This type of intuitive reasoning is called common sense. Knowing that the world is three-dimensional and that objects don't disappear when out of view is included. Predicting the location of a bouncing ball or a speeding bike is possible. If we hear a metallic crash from the kitchen, we can make an educated guess that someone has dropped a pan because we know what kind of objects make that noise.
Common sense tells us which events are more likely to happen. We can see the consequences of our actions and plan accordingly.
It's difficult to teach common sense to machines. Neural networks need to see thousands of examples before they can spot patterns.
Common sense is able to predict what will happen next. The essence of intelligence is what LeCun is talking about. In order to train their models, he and a few other researchers use video clips. Imagine holding up a pen and letting it go. The pen will fall, but not the exact position it will end up in, according to common sense. crunching some tough physics equations would be required to predict that
LeCun is attempting to train a neural network that can only focus on the relevant aspects of the world and not on how to fall.
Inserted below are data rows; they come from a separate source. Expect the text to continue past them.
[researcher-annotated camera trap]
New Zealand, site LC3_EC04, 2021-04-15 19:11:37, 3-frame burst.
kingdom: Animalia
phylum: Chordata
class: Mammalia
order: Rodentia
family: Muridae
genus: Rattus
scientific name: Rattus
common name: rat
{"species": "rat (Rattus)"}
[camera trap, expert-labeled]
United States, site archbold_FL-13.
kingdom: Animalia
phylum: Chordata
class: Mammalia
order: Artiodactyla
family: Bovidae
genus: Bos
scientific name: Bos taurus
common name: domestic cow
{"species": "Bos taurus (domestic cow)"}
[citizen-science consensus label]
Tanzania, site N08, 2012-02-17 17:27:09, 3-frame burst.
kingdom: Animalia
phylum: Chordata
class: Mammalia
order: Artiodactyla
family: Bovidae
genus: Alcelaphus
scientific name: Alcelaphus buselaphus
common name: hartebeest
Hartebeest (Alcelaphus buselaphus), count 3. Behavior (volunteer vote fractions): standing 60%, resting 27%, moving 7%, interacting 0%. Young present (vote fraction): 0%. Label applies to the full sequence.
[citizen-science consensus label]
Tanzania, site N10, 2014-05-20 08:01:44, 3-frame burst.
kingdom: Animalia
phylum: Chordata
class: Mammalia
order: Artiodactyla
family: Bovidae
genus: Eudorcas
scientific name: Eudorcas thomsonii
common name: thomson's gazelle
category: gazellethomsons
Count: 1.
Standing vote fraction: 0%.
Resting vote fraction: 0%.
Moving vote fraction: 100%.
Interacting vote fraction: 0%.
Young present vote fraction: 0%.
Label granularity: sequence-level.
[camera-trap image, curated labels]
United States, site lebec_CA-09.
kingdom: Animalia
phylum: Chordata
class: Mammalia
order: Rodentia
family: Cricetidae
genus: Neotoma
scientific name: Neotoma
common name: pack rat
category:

This network is similar to the world model that animals use.
LeCun claims to have built an early version of the world model that can recognize objects. He wants to train it to make predictions. He doesn't know how the configurator should work. LeCun thinks that the neural network is the controller. It would decide what kind of predictions the world model should be making and what level of detail it should focus on to make those predictions possible.
LeCun doesn't know how to train a neural network to do the job that he thinks is needed. He says that they don't have a good recipe yet to make this work.
The world model and configurator are two key pieces in a larger system, known as a cognitive architecture, that includes other neural networks.